Further Java Memory Allocation settings to consider.

EMC Support gives the basic JVM settings to cover for common exceptions and crashes. There
are a number of other settings to add as more traffic occurs on the Tomcat server. From the
DCM Installation Guide:“To achieve better performance, add these parameters to the application server startup command line:

  • -server-XX:+UseParallel01dGC

Document caching can consume at least 80MB of memory. User session caching can consume approximately 2.5 MB to 3 MB per user. Fifty connected users can consume over 200 MB of VM memory on the application server. Increase the values to meet the demands of the expected user load.”

Monitor Sessions

DA

  • Location: Under Administration > User Management > SessionOrDQL: execute show_sessions (to show all active and inactive sessions)


DQL

  • execute list_sessions(to show active sessions)

Via docbasic ebs script

  • Purpose: set this script at a command line prompt to output how many active and inactive sessions are current on the content server.
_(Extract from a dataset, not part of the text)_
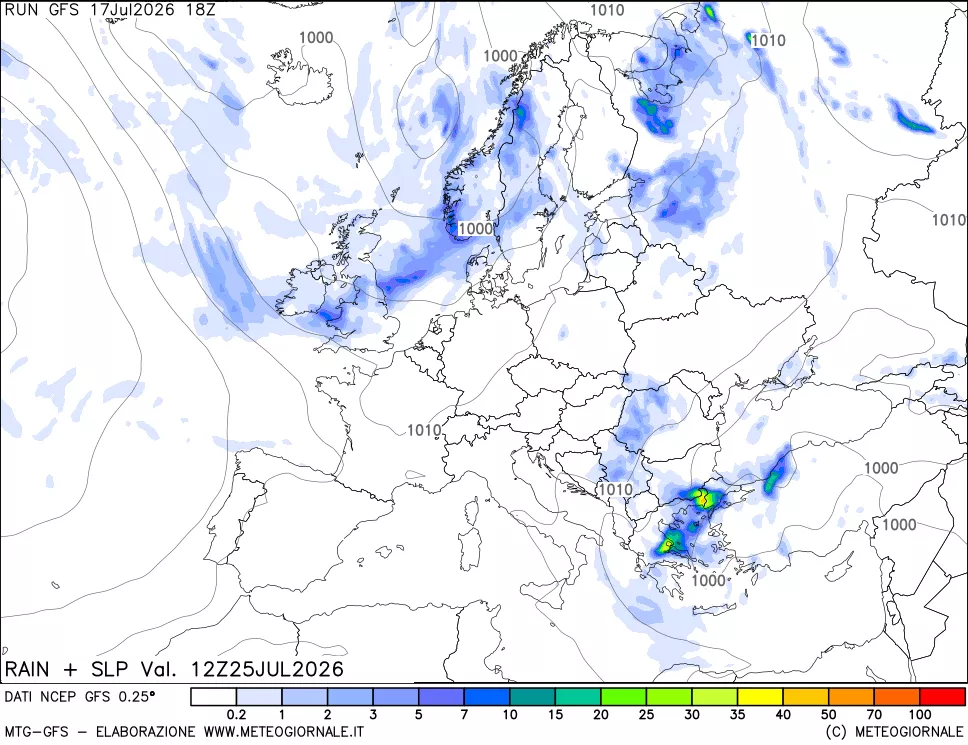 mappa Precipitazioni e pressione SLM
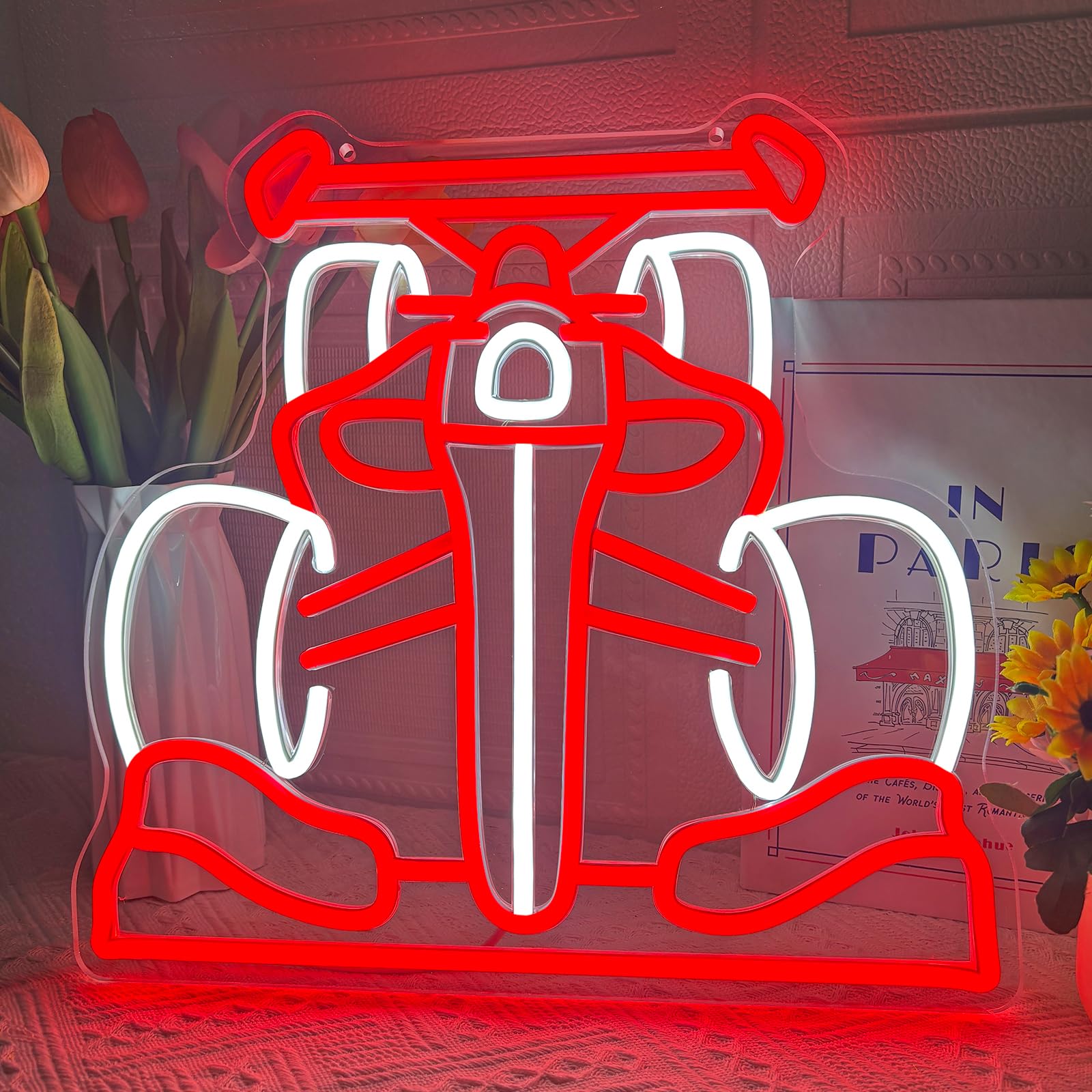 Neonowy znak samochodu sportowego, fajny samochód, dekoracja ścienna, zasilane przez USB, ściemniane, neonowe światła, akryl, do sypialni, pokoju gier, garażu, męskiej jaskini, prezenty urodzinowe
Set the interval between output and how many loops to run.


Troubleshooting Max Sessions error

Before restarting Tomcat:
Try logging into the content server from docweb using the Doc App Builder
application. If you can, then this isolates the max session error to the Tomcat/Webtop
server.

  • Using DA, look at how many “active” users sessions are currently in the repository.
    How many “inactive” sessions.
  • Try reducing the session timeout value in the web.xml on the Tomcat server to see if
    the inactive sessions get cleared out faster.

Security and Server Access Maintenance

  • Test users and test content should be deleted out of Production
  • The database schema owner account should be locked down
  • The Documentum install owner, “dmadmin” should be locked down
  • Only scheduled, authorized access to the Production should be allowed for all
    servers of the system.
  • Repository audit trails should be configured for certain events, such as deleting of
    content.

Long Term High Availability and Scaling Recommendations

  • As more users access the system, it may become necessary to create a second Tomcat
    (clustered) instance to ease the load on just one application server.
  • As more content get added to the system, more disk space will need to be added to
    the filestore drive.
  • Set up failover services for all key components
  • Add more Java Method Servers if lifecycle processing overwhelms the existing one.
  • A comprehensive content archiving plan will need to be designed and implemented.
  • Setup a disaster recovery site if the system’s service level agreement (SLA) is
    sooner than a new system could be built with backups.